Apple's secrecy has encouraged much speculation about the company's plans.
What does the year hold for computer operating systems - Windows, Mac OS and Linux? In the Windows world, not much - the next release, Windows 8, probably won't surface before 2012.
It's never too soon to start marketing, however. Microsoft chief executive Steve Ballmer said at the Consumer Electronics Show in Las Vegas a month ago that the next Windows release would run on system-on-a-chip processors such as the one that powers Apple's iPad.
That will be important, no doubt, as Microsoft works out how to get a slice of the tablet action dominated by Apple and, to a lesser extent, devices based on Google's Android operating system. But it doesn't shed any light on the future of the world's dominant PC operating system.
For the growing population of Apple Mac users, a Mac OS X upgrade is promised in the US summer. The present version is called Snow Leopard and, continuing the big-cat theme, Mac OS X Lion will be released in the wild with a range of features borrowed from iOS, the operating system used by Apple's iPhone and iPad.

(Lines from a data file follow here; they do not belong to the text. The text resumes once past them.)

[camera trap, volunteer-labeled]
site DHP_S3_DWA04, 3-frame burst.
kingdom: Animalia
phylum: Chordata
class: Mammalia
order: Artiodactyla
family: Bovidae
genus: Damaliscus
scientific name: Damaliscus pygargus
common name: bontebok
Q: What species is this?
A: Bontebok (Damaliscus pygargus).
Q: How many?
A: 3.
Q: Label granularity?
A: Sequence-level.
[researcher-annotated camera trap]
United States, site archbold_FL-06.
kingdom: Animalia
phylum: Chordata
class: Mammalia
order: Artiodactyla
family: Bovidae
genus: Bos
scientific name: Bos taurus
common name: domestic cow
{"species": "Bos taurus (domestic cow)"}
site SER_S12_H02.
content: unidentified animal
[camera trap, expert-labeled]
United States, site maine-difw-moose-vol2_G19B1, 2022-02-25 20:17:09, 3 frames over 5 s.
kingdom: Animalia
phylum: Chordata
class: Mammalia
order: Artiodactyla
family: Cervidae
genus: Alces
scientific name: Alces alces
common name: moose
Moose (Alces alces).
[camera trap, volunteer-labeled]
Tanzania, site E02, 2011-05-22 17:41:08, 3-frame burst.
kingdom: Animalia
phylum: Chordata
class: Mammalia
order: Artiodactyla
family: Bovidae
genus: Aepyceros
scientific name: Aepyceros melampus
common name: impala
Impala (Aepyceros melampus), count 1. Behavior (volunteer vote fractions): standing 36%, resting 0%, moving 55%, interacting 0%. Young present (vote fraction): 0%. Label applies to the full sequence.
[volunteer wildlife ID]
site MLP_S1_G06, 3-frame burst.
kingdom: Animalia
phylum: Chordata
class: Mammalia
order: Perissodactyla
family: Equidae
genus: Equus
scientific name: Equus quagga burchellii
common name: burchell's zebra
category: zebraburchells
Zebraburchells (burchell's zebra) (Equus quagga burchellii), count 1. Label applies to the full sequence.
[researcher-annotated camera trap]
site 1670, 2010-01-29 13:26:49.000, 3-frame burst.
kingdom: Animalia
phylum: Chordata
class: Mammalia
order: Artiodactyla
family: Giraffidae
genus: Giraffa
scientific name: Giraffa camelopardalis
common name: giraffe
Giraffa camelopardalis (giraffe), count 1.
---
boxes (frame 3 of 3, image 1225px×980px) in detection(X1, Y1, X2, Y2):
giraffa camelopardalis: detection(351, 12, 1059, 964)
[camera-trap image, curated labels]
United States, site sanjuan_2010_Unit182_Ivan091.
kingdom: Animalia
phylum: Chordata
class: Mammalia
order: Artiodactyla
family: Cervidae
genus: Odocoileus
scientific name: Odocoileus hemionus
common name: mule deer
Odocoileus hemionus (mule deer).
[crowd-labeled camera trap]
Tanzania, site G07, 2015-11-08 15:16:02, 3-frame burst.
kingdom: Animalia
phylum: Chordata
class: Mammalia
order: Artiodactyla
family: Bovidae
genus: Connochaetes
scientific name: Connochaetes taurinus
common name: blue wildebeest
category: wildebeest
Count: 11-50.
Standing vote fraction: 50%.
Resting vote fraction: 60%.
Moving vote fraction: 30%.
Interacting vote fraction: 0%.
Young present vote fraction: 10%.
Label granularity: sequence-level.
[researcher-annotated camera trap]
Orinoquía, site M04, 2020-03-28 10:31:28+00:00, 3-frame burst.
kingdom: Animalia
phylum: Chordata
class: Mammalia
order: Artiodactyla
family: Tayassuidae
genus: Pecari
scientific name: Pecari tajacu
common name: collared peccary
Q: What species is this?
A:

One of those features, the Mac App Store, is available as an interim Snow Leopard upgrade. After the success of the iTunes App Store, which was first used with the iPhone and has supplied 10 billion downloads, the Mac App Store makes programs for Apple's notebook and desktop computers available by the same means.
Mac Store Opening day on January 7 saw about a million downloads, according to Apple boss Steve Jobs, one of the most popular being the Chopper 2 game, from Wellington developer David Frampton. The Mac Rumors website reports 30,000 copies of Chopper 2 were sold at US99c a pop, 70 per cent of which the developer pockets.
Lion will also get Launchpad, an iPad-like one-click way of displaying all of a Mac's applications; also like the iPad, applications will be displayed full-screen, with switching from one to another done by a swipe of a trackpad; and with another swipe, Mission Control will provide a new way of seeing everything that is running on the Mac.
If Microsoft is prone to leaks about forthcoming products - unofficial word of Windows 8 began trickling out in the middle of last year - Apple is secretive in the extreme. Filling the information void are a variety of websites willing to speculate on the tiniest clue about Apple's plans.
In that vein, one site asks whether Lion will be the end of the line for Mac OS X - what cat, after all, can trump the king of the jungle?
Google tries to set itself apart from both Microsoft's saturation marketing and Apple's obsessive market control by being the fresh, open face of the technology industry. Tries is the operative word: Google's "Don't be evil" motto has lost credibility since the company quietly harvested Wi-Fi data from users around the world, and after boss Eric Schmidt, who resigns in April, suggested teens who'd revealed too much about themselves on social networking sites need merely change their names.
And when it wants to, it can clam up. In the middle of 2009 it revealed plans for a Linux-based operating system, Chrome OS, to be available by the end of last year.
Chrome OS would be "built and optimised for the web", Google said, appealing to the many users who spend all their computing time in a web browser. Chrome OS would "make computers faster, much simpler and fundamentally more secure", and would run on iPad-like chips.
Sounds good. But where is it? After failing to appear before the end of the year, speculation turned to an early-2011 release.
Google is being vague about when it will materialise, saying Chrome notebooks from Acer and Samsung will be for sale in the first half of the year. A spokesperson said last month "we're not holding interviews with anyone about Chrome OS right now".
A Google blog entry in December said development was at a stage where user feedback would be sought through a pilot programme in the US that would be extended to other countries "once we get the necessary certifications".
"The data from our test pilots is key to building something wonderful. We look forward to working together to make computers better," said the blog posting, attributed to engineering and product management bosses Linus Upson and Sundar Pichai.
In a year that offers little other operating system excitement, that's something to look forward to. Not that it hasn't been promised before.